Policjanci z Legnicy (woj. dolnośląskie) przez kilkadziesiąt minut szukali 9-latki. Jej zniknięcie zgłosiła zdenerwowana matka. Okazało się, że kilka godzin wcześniej osobiście wypuściła dziecko na plac zabaw, bo miała spotkanie. W trakcie poszukiwań dziewczynka sama wróciła do domu.
"Nie mogę znaleźć mojej córki" - takie zgłoszenie odebrali legniccy policjanci w ubiegły weekend. Natychmiast ruszyli na poszukiwania 9-letniej dziewczynki. Po niemal 90 minutach mundurowych poinformowano, że dziecko się odnalazło. Dziewczynka sama wróciła do domu.
- Okazało się, że matka miała spotkanie i wypuściła dziecko o 9 rano na pobliski plac zabaw. Zaniepokoiła się dopiero popołudniu i zgłosiła, że nie może znaleźć swojego dziecka - relacjonuje podinsp. Sławomir Masojć z policji w Legnicy.
Jej pociecha przez niemal 9 godzin przebywała bez opieki, bawiła się m.in. w okolicy jednej z galerii handlowych.
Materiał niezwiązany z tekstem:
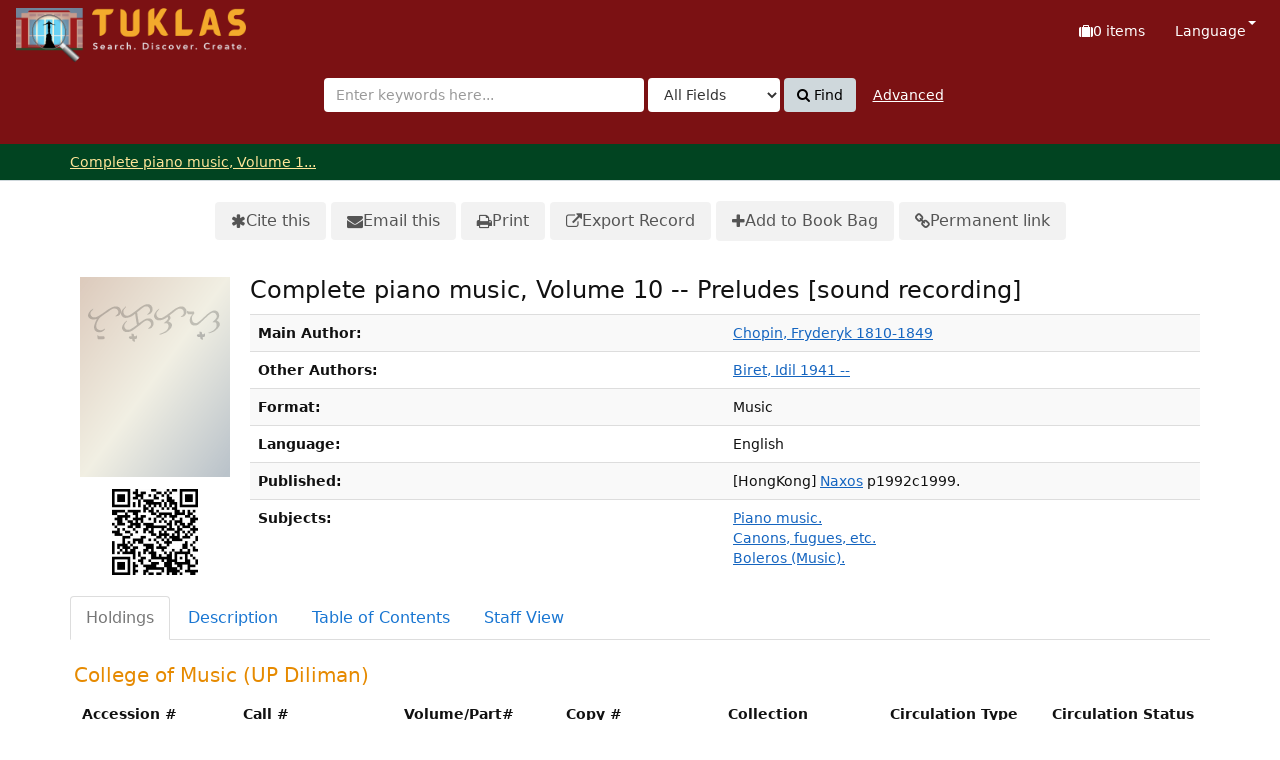

--- FILE ---
content_type: text/html; charset=UTF-8
request_url: https://tuklas.up.edu.ph/Record/UP-99796217610647255/AjaxTab
body_size: 919
content:






<h3>
        College of Music
<!---#### Start Modification NNBallarta 20240317 ##### -->
			(UP Diliman)
	  </h3>
<table class="table table-striped">
<thead>
        <tr>
          <th>Accession #</th>
          <th>Call #</th>
          <th>Volume/Part#</th>
          <th>Copy #</th>
          <th>Collection</th>
          <th>Circulation Type</th>
          <th>Circulation Status</th>
        </tr>
  </thead>
    <tbody>
          <tr>
              <td>MU-2147CD</td>
              <td>CD 2147</td>
	      <td>
									</td>
	      <td>

				
		</td>
	      <td>
		
								
		</td>
	      <td>
			
				Room-use Only				
		</td>
<!---#### End Modification NNBallarta 20240317  ##### -->
              <td>On-Shelf</td>
          </tr>
  </tbody>
  </table>


<!-- ### End Modified by NBallarta @20230709 ### -->



            </table>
Z ustaleń policjantów wynika, że dziecko miało przy sobie 2 złote na przekąskę.
Sprawa trafi do sądu
Mundurowi ustalają, dlaczego przez kilka godzin nikt nie opiekował się dzieckiem. - Na szczęście tym razem nie doszło do tragedii. Dziewczynka nie była ani brudna, ani chora. 28-letnia kobieta była trzeźwa - podkreśla Masojć. Teraz policjanci zgromadzone w tej sprawie materiały chcą przekazać do sądu rodzinnego.